**The problem:** Retype the lines below exactly, but only those from the line that has "PALM-SEA-MINERAL Archaism Fabric - Mineral" through the line that has "Caldwell DeadShot Set". Omit every picture.

**Data for analysis:**
....................

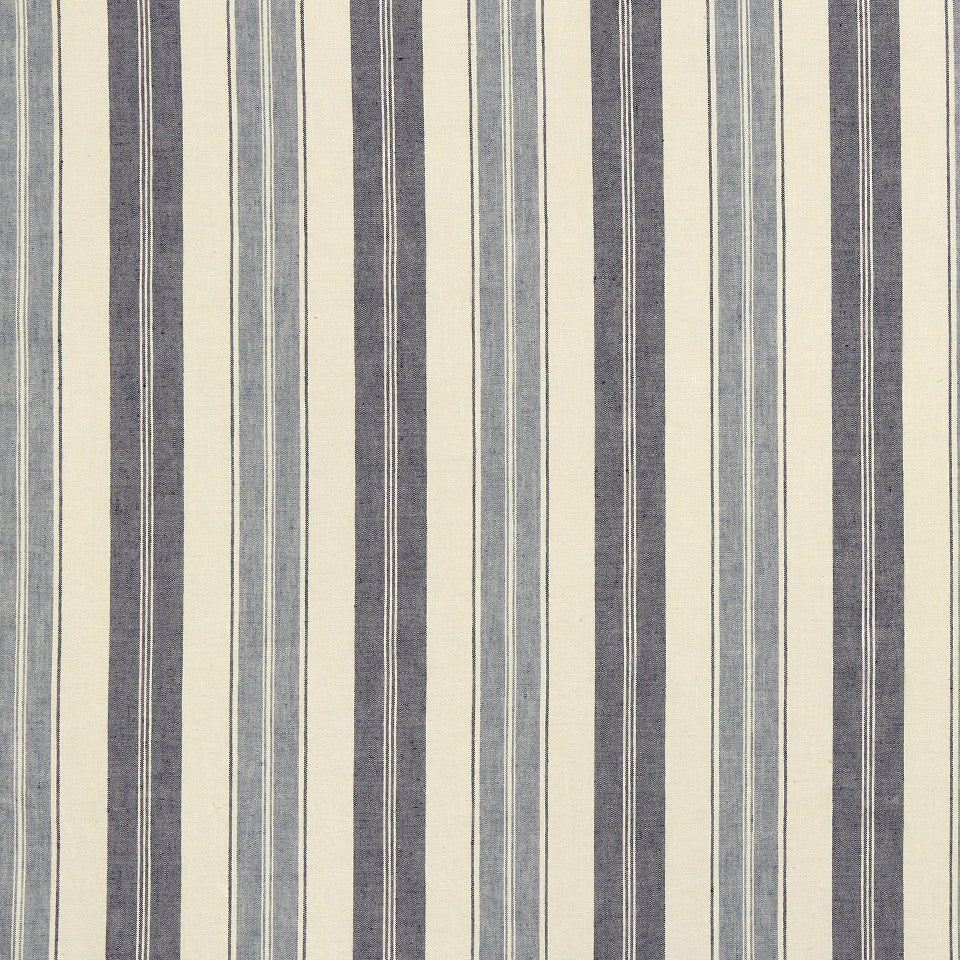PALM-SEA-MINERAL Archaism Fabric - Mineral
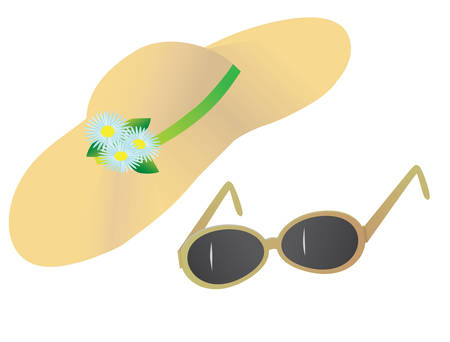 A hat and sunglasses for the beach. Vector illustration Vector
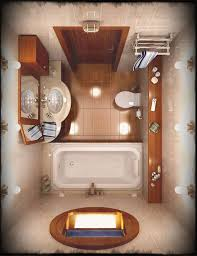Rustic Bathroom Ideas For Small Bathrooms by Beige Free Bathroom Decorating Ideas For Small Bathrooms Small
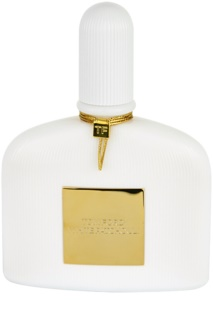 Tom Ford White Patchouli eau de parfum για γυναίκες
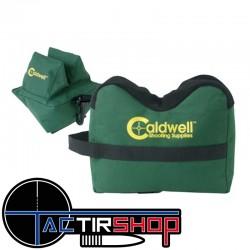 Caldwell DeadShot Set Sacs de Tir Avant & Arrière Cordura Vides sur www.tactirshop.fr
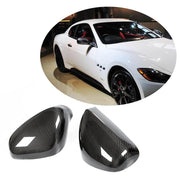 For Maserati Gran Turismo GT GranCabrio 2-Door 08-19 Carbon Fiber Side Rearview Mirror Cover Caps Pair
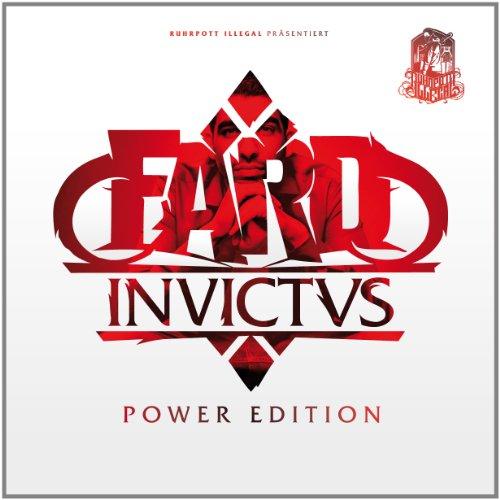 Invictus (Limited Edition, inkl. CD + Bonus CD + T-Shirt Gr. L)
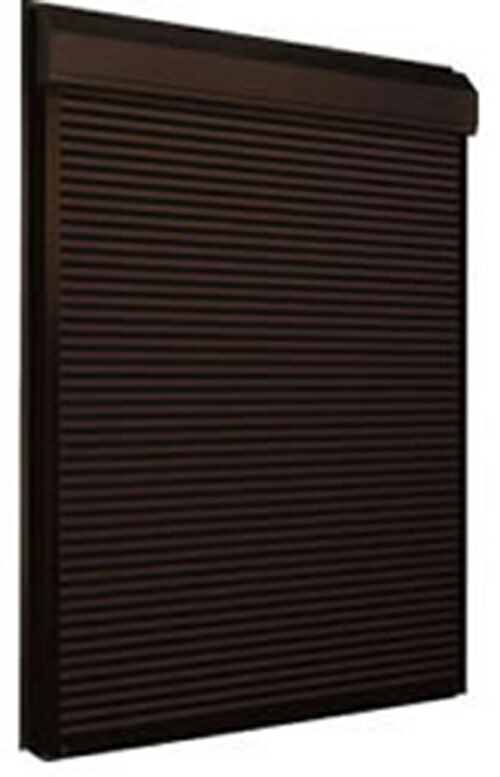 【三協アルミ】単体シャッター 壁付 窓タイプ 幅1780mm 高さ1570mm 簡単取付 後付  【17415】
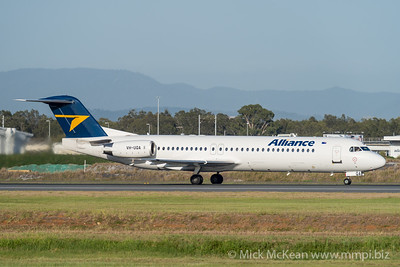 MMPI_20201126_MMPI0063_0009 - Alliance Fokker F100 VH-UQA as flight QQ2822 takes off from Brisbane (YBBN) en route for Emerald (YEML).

....................

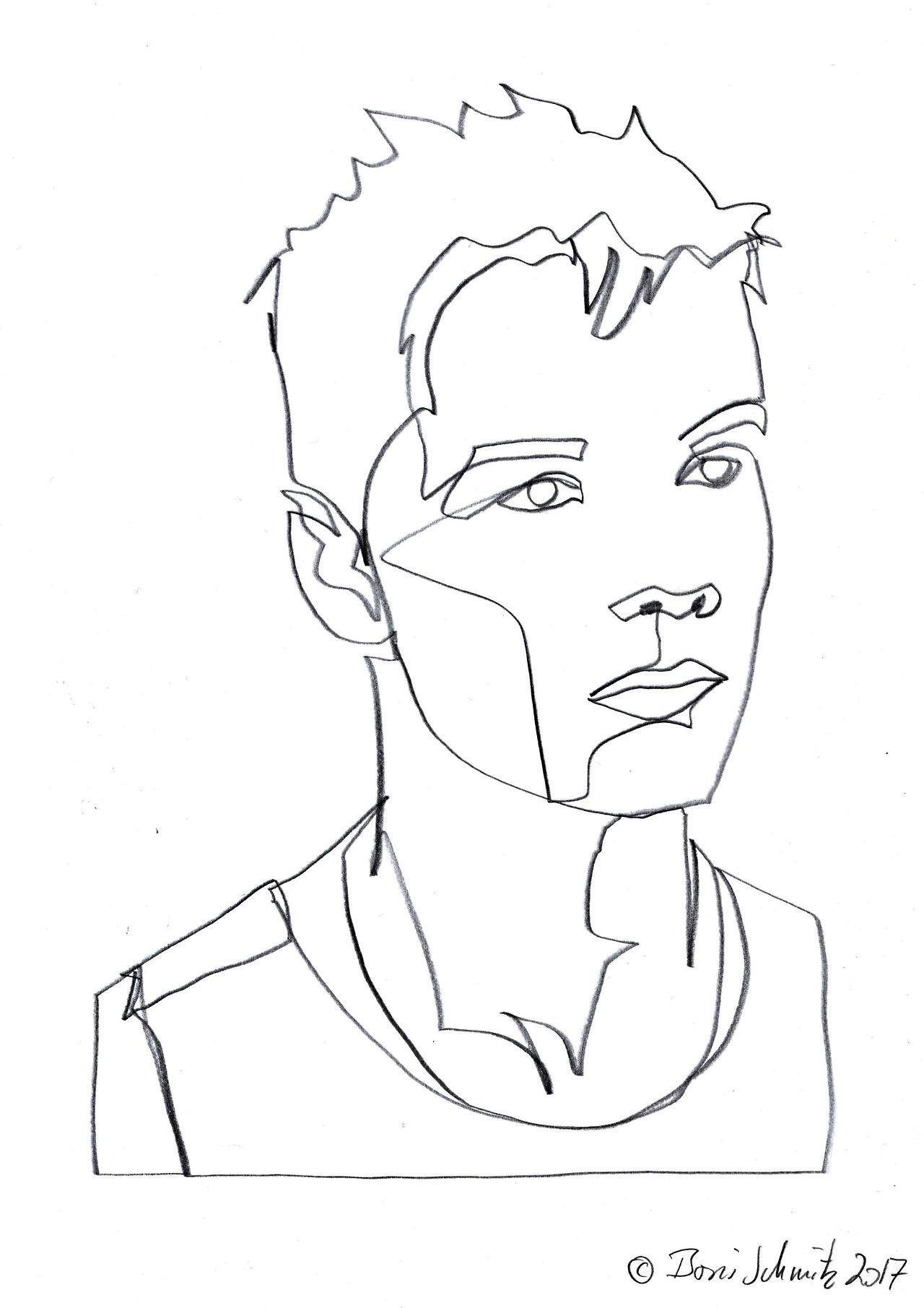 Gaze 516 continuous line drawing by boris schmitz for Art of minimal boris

....................

**Answer box:**
PALM-SEA-MINERAL Archaism Fabric - Mineral
 A hat and sunglasses for the beach. Vector illustration Vector
Rustic Bathroom Ideas For Small Bathrooms by Beige Free Bathroom Decorating Ideas For Small Bathrooms Small
 Tom Ford White Patchouli eau de parfum για γυναίκες
 Caldwell DeadShot Set Sacs de Tir Avant & Arrière Cordura Vides sur www.tactirshop.fr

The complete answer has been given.